Spatial relation data =
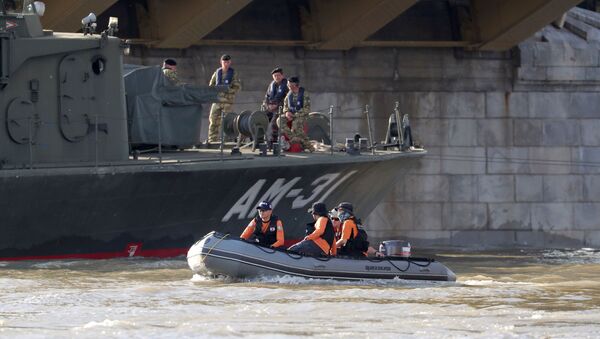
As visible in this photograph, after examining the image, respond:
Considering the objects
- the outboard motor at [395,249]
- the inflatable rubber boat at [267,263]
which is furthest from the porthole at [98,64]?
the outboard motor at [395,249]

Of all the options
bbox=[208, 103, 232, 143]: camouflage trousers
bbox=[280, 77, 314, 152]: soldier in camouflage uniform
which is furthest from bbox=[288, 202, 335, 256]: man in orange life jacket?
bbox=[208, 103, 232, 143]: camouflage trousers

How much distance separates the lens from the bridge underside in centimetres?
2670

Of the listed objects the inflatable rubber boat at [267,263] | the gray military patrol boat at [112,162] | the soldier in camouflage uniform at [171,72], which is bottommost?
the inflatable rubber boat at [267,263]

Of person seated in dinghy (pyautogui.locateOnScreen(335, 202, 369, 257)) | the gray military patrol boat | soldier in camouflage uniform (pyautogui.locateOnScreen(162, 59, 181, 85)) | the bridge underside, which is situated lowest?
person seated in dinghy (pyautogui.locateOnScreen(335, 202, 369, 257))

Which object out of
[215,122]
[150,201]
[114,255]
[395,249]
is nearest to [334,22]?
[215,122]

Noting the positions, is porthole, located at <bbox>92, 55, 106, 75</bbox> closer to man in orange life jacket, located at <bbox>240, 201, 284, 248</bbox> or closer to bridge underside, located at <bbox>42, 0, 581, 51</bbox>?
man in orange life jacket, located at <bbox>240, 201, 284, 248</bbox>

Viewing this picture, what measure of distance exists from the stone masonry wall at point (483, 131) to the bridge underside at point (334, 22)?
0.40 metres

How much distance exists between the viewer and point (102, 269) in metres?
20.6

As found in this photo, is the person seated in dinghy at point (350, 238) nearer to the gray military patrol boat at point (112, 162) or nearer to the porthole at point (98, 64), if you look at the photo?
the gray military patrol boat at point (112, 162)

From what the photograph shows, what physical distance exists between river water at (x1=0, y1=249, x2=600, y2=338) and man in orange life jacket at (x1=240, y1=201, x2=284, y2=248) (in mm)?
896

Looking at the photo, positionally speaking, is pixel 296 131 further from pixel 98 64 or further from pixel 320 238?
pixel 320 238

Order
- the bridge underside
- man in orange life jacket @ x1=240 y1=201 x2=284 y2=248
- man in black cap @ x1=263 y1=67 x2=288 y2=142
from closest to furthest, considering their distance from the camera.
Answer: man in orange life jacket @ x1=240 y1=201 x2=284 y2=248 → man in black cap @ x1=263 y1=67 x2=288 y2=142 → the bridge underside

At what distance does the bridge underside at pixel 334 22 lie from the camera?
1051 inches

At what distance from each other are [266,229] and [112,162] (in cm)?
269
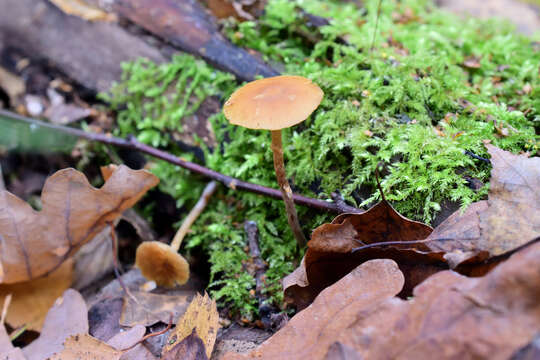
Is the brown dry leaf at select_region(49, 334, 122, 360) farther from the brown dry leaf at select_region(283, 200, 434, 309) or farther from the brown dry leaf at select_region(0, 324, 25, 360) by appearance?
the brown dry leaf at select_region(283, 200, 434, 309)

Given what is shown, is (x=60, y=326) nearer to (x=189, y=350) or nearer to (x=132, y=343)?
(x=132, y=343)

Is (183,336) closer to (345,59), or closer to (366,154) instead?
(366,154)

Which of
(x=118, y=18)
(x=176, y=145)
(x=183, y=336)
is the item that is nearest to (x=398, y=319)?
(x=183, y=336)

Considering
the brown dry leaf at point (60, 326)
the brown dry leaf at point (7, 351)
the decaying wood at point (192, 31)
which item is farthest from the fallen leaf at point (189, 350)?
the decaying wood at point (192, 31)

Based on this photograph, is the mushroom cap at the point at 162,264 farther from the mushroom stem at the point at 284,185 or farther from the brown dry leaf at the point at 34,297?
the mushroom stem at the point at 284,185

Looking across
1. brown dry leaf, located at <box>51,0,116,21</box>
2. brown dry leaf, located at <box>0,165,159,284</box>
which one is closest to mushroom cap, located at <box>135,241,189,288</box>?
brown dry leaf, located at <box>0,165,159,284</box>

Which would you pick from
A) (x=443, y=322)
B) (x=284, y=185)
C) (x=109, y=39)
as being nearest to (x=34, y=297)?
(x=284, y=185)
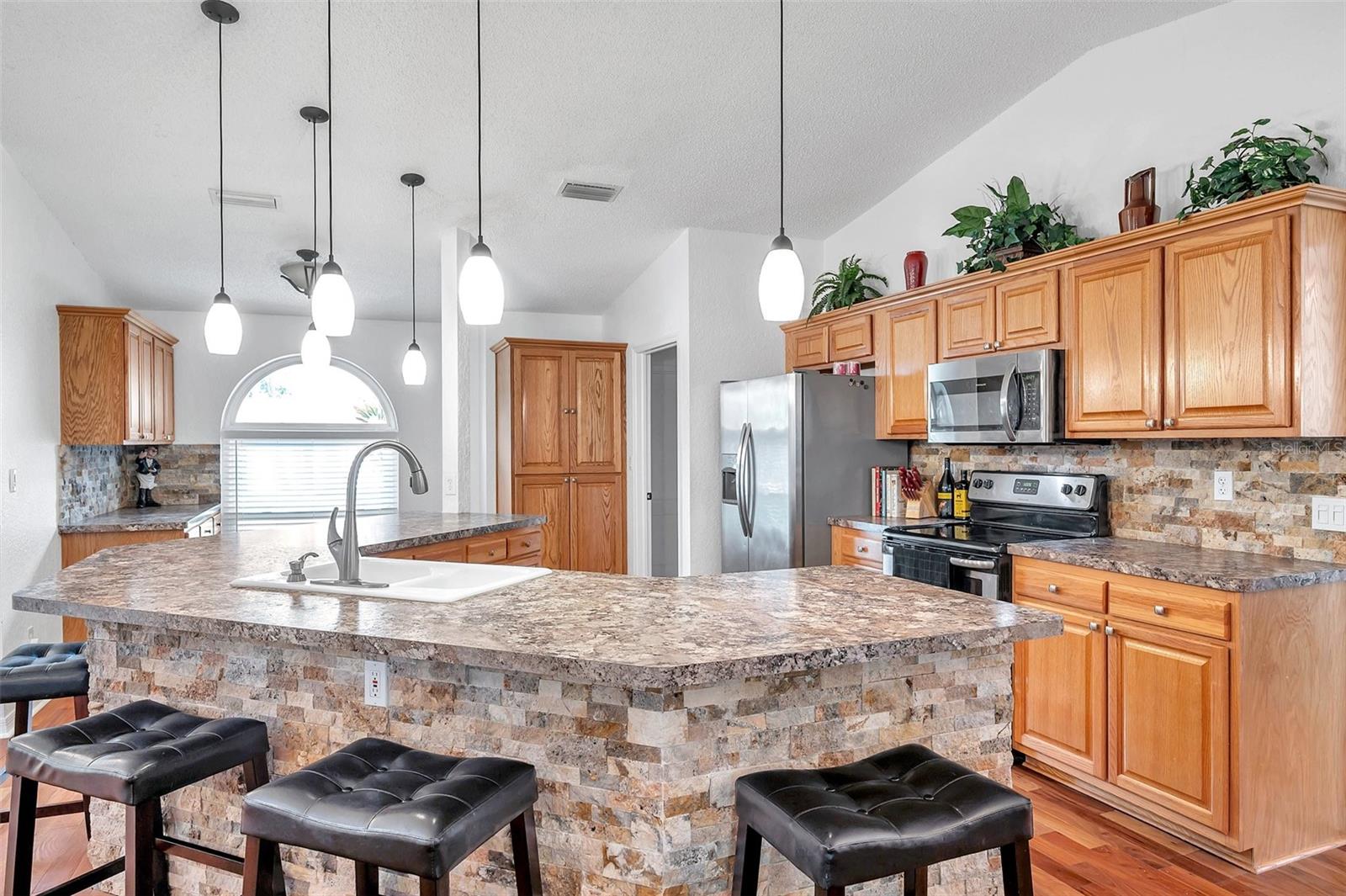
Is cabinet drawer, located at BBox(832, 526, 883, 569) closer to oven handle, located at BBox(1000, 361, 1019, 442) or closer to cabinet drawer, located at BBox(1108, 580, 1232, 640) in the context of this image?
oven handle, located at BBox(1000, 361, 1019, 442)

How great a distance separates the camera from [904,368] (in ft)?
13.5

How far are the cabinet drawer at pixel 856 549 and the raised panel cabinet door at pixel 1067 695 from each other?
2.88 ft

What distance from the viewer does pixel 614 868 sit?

Exercise = Reproduce all of the material above word for word, omitting the pictures.

The solution =
As visible in this photograph, after examining the image, respond:
Considering the objects
- the outboard motor at [395,249]
- the inflatable rubber boat at [267,263]
which is furthest from the porthole at [98,64]?
the outboard motor at [395,249]

Of all the options
bbox=[208, 103, 232, 143]: camouflage trousers
bbox=[280, 77, 314, 152]: soldier in camouflage uniform
which is furthest from bbox=[288, 202, 335, 256]: man in orange life jacket?
bbox=[208, 103, 232, 143]: camouflage trousers

How much distance separates the lens from the bridge underside in centimetres?
2670

Of the listed objects the inflatable rubber boat at [267,263] | the gray military patrol boat at [112,162] | the soldier in camouflage uniform at [171,72], which is bottommost?
the inflatable rubber boat at [267,263]

Of person seated in dinghy (pyautogui.locateOnScreen(335, 202, 369, 257)) | the gray military patrol boat | soldier in camouflage uniform (pyautogui.locateOnScreen(162, 59, 181, 85)) | the bridge underside, which is situated lowest?
person seated in dinghy (pyautogui.locateOnScreen(335, 202, 369, 257))

Which object out of
[215,122]
[150,201]
[114,255]
[395,249]
is nearest to [334,22]?
[215,122]

Noting the positions, is porthole, located at <bbox>92, 55, 106, 75</bbox> closer to man in orange life jacket, located at <bbox>240, 201, 284, 248</bbox> or closer to bridge underside, located at <bbox>42, 0, 581, 51</bbox>?
man in orange life jacket, located at <bbox>240, 201, 284, 248</bbox>

Viewing this picture, what measure of distance exists from the stone masonry wall at point (483, 131) to the bridge underside at point (334, 22)?
0.40 metres

How much distance exists between the viewer and point (102, 269) in metres?
20.6

As found in this photo, is the person seated in dinghy at point (350, 238) nearer to the gray military patrol boat at point (112, 162) or nearer to the porthole at point (98, 64), if you look at the photo?
the gray military patrol boat at point (112, 162)

From what the photograph shows, what physical distance exists between river water at (x1=0, y1=249, x2=600, y2=338) and man in orange life jacket at (x1=240, y1=201, x2=284, y2=248) (in mm)?
896

Looking at the photo, positionally speaking, is pixel 296 131 further from pixel 98 64 or further from pixel 320 238?
pixel 320 238

Order
- the bridge underside
- man in orange life jacket @ x1=240 y1=201 x2=284 y2=248
- man in black cap @ x1=263 y1=67 x2=288 y2=142
from closest to furthest, considering their distance from the camera.
Answer: man in orange life jacket @ x1=240 y1=201 x2=284 y2=248 → man in black cap @ x1=263 y1=67 x2=288 y2=142 → the bridge underside

At what distance does the bridge underside at pixel 334 22 lie from the camera?
1051 inches

At what distance from each other are [266,229] and [112,162] (in cm)?
269
Is the brown dry leaf at select_region(49, 334, 122, 360) farther from the brown dry leaf at select_region(283, 200, 434, 309) or farther from the brown dry leaf at select_region(0, 324, 25, 360) by appearance?
the brown dry leaf at select_region(283, 200, 434, 309)

Given what is shown, is (x=60, y=326) nearer to (x=189, y=350) or nearer to (x=132, y=343)?
(x=132, y=343)

Is (183,336) closer to (345,59), or closer to (366,154) instead?
(366,154)

Which of
(x=118, y=18)
(x=176, y=145)
(x=183, y=336)
is the item that is nearest to (x=398, y=319)?
(x=183, y=336)

Considering
the brown dry leaf at point (60, 326)
the brown dry leaf at point (7, 351)
the decaying wood at point (192, 31)
which item is farthest from the fallen leaf at point (189, 350)?
the decaying wood at point (192, 31)

Based on this photograph, is the mushroom cap at the point at 162,264 farther from the mushroom stem at the point at 284,185 or farther from the brown dry leaf at the point at 34,297?
the mushroom stem at the point at 284,185

Looking across
1. brown dry leaf, located at <box>51,0,116,21</box>
2. brown dry leaf, located at <box>0,165,159,284</box>
which one is closest to mushroom cap, located at <box>135,241,189,288</box>?
brown dry leaf, located at <box>0,165,159,284</box>

Which would you pick from
A) (x=443, y=322)
B) (x=284, y=185)
C) (x=109, y=39)
as being nearest to (x=34, y=297)?
(x=284, y=185)
Is cabinet drawer, located at BBox(832, 526, 883, 569) closer to oven handle, located at BBox(1000, 361, 1019, 442) or closer to cabinet drawer, located at BBox(1108, 580, 1232, 640) in the context of this image?
oven handle, located at BBox(1000, 361, 1019, 442)

How great a distance separates the camera from [904,368] (in ft)?
13.5

How far are the cabinet drawer at pixel 856 549 and the raised panel cabinet door at pixel 1067 695 from each other?
2.88 ft

What distance from the viewer does pixel 614 868 sit?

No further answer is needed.